We further agree with Darden’s contention that its participation in the
EEOC process was not a waiver. An employer does not waive arbitration
by participating in EEOC proceedings. See Gordon v. Shield, 41 So. 3d
931, 934 (Fla. 4th DCA 2010) (citing Marie v. Allied Home Mortg. Corp., 402
F.3d 1, 16 (1st Cir. 1998)).
Lastly, we note that each party has accused the other of failing to follow
the four-step dispute resolution process. 2 To the extent that Darden has
failed to comply with conditions precedent to arbitration, the delegation
clause leaves that issue to be addressed by the arbitrator. See Cooper v.

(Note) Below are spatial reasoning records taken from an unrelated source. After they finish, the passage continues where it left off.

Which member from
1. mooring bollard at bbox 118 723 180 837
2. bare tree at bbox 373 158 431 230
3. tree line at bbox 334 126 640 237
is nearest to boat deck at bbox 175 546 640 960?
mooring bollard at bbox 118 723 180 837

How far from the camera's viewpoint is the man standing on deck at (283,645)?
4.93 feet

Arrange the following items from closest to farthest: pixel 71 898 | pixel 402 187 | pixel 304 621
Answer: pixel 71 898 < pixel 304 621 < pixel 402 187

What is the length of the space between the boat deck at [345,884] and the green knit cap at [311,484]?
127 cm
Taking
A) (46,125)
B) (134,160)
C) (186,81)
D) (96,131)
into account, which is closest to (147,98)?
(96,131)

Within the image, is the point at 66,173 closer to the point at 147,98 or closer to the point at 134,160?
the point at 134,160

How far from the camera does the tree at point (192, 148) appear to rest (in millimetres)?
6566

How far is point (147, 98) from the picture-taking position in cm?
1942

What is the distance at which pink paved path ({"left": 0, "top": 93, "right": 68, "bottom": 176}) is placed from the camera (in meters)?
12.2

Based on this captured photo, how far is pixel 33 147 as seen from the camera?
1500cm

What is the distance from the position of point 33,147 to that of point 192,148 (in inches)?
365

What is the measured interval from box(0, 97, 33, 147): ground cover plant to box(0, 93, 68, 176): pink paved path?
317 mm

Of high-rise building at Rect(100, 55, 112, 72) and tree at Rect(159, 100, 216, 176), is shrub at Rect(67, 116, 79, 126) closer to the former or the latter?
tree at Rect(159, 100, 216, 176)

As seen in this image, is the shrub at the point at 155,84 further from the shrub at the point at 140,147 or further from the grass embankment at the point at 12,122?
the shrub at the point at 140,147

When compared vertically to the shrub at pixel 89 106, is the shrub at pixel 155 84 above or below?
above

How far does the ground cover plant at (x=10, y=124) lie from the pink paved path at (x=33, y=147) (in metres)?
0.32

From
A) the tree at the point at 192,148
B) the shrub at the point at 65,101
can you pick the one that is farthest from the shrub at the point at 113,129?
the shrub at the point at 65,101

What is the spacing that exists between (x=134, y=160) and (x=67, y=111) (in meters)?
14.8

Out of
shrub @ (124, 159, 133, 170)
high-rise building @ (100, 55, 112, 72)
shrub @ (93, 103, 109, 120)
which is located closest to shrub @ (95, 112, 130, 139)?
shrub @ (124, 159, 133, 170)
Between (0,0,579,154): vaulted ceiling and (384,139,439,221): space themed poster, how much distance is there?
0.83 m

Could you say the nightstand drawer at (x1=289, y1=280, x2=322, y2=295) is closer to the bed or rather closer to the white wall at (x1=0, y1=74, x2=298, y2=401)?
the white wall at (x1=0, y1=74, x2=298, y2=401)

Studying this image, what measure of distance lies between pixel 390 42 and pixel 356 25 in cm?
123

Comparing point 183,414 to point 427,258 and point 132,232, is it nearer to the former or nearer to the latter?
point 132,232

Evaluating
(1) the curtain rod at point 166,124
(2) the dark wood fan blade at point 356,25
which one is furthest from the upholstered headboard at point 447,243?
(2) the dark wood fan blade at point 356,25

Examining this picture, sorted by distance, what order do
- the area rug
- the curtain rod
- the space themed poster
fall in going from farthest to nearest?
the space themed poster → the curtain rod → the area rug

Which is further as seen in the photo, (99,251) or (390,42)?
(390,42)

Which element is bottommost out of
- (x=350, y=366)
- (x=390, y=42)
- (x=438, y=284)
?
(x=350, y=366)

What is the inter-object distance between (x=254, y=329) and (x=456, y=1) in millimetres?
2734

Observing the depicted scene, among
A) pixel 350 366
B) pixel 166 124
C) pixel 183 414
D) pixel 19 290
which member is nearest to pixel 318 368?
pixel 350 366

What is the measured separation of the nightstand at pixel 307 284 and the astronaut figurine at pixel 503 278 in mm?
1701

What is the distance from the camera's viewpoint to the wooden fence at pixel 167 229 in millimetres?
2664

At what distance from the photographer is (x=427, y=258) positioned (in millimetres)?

Fine, 705 So. 2d 131, 131 (Fla. 4th DCA 2005) (finding that “whether
conditions precedent to arbitration were fulfilled . . . is a question for the
arbitrator”).
Conclusion
Based on the foregoing, we reverse the trial court’s order denying
Darden’s motion to compel arbitration and remand for entry of an order
submitting the issue of arbitrability to the arbitrator. See Allied Prof’ls Ins.
Co., 169 So. 3d at 142.
Reversed and remanded.
TAYLOR and CONNER, JJ., concur.
* * *
Not final until disposition of timely filed motion for rehearing.
2As stated, the DRP provides that the employee initiates the first two steps (open
door and peer review) of the four-step process.